# Moroccan Fried Goat Cheese Cigars



## Margi Cintrano (Feb 16, 2012)

When the Ottoman Turks occupied Morocco, one of their gastronomic delicacies was Warka, a thin semolina pancake crêpe. Merging of ingredients through time, Moroccans who prepare a savoury or sweet pastry called Briouats, rolled up like a cigar developed and have become a well known Meze or Appetiser. These are commonly dipped in Harissa, a spicy tomato and cayenne based hot salsa or coulis. 
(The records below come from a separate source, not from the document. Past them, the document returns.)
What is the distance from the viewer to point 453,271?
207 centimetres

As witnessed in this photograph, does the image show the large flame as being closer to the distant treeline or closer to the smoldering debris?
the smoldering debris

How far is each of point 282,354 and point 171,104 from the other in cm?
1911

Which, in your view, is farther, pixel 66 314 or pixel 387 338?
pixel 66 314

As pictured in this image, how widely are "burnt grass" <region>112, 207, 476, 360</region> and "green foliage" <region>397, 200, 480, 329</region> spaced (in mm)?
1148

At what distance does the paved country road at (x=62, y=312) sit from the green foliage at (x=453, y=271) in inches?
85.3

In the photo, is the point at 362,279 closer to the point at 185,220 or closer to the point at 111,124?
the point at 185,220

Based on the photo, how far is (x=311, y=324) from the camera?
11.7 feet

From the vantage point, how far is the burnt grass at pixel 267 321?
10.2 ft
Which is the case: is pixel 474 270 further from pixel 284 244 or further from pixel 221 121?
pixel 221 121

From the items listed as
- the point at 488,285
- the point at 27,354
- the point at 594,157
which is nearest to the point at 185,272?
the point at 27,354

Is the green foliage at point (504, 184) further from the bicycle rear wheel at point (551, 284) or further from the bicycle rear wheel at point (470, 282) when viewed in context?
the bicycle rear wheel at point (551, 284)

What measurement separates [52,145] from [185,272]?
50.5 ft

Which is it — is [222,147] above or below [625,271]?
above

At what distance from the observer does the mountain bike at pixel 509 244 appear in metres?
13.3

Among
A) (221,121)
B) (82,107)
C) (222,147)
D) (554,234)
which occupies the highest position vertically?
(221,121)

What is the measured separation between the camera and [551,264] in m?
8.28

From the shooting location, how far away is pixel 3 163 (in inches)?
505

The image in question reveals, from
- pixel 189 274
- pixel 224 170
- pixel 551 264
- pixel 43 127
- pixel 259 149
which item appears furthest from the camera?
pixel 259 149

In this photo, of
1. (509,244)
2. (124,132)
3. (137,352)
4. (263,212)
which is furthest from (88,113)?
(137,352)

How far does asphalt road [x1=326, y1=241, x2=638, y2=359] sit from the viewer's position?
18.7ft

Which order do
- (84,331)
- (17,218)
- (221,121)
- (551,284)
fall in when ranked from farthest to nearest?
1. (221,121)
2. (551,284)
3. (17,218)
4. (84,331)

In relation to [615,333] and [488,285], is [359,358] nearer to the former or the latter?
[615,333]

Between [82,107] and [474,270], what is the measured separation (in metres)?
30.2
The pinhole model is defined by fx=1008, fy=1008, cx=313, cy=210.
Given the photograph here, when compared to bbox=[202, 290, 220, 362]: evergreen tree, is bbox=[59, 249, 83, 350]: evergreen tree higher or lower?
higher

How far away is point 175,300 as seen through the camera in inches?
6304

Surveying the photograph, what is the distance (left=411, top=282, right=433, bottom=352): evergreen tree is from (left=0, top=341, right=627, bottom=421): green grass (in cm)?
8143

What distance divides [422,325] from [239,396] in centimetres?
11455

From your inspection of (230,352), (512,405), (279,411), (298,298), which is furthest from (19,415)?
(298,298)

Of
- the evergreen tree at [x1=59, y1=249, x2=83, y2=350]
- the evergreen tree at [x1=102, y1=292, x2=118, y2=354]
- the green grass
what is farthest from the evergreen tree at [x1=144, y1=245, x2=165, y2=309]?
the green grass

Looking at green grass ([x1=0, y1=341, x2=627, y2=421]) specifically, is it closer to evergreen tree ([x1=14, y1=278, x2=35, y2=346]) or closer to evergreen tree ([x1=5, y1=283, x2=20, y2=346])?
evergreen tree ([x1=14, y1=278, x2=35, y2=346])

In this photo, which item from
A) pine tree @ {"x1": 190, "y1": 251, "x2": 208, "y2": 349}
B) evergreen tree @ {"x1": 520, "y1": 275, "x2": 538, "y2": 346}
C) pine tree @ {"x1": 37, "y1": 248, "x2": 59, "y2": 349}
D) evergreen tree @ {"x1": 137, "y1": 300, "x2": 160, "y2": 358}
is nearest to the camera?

Recipe for 24 Fried Goat Cheese Cigars 

9 ounces soft French goat cheese Montrachet or similar crumbled

1/ 2 cup chopped fresh parsley

1 large egg

1 1/2 tblsps minced garlic

1 1/2 tbslps of Smoked Paprika 

1/2 teaspoon salt 

1/2 tsp black pepper

24 Wonton Wrappers 

Extra Virgin Olive Oil 

1 egg beaten 

1) Mix the first 7 ingredients in medium size bowl
2) place 1 wonton wrapper on a butcher block
3) spoon a tblsp of filling in a thin strip across one wonton
4) Leave one quarter inch border on the sides
5) fold the sides in, and then roll up and leave an eighth of an inch border on all sides
6) brush the borders with the beaten egg and repeat with all the wontons and the filling
7) pour olive oil in a sauté pan over medium high heat, and fry the wonton cigars until deep golden and turn only once.
8) transfer to paper towelling and let drain 
9) serve hot with Harissa salsa or coulis

HOT SAUCE HARISSA

1 cup chopped fresh cilantro or coriander
1 cup chopped fresh parsley
1/ 4 cup chopped fresh cayenne chili pepper
1/8 to 1/4 cup water  
1/4 cup olive oil   
1 1/2 tsps garlic minced 
1 tsp salt
1 tsp ground blk pepper
1 tsp cumin ground 
1 tomato seeded and peeled 

Combine all the herbs and seasonings in a food processor 
and blend, leaving it slightly coarse and thick

Refrigerate for an hour and let stand at room temperature before using 

Serve with a cold Rosé Sparkling Wine or Prosecco Sparkling Wine


----------